Work request = Whatever the records contain, reproduce all of them exactly.

Data listing =

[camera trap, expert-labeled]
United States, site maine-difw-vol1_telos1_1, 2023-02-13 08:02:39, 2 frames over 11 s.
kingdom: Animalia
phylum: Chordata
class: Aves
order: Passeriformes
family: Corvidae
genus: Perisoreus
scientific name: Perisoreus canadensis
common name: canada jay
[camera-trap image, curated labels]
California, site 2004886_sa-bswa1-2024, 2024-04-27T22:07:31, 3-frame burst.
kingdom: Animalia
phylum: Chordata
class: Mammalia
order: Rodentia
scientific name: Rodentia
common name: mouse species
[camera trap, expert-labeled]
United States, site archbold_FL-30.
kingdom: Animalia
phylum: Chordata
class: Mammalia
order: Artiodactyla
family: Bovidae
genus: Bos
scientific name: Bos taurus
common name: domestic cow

Answer box =
[camera trap, expert-labeled]
United States, site maine-difw-vol1_telos1_1, 2023-02-13 08:02:39, 2 frames over 11 s.
kingdom: Animalia
phylum: Chordata
class: Aves
order: Passeriformes
family: Corvidae
genus: Perisoreus
scientific name: Perisoreus canadensis
common name: canada jay
[camera-trap image, curated labels]
California, site 2004886_sa-bswa1-2024, 2024-04-27T22:07:31, 3-frame burst.
kingdom: Animalia
phylum: Chordata
class: Mammalia
order: Rodentia
scientific name: Rodentia
common name: mouse species
[camera trap, expert-labeled]
United States, site archbold_FL-30.
kingdom: Animalia
phylum: Chordata
class: Mammalia
order: Artiodactyla
family: Bovidae
genus: Bos
scientific name: Bos taurus
common name: domestic cow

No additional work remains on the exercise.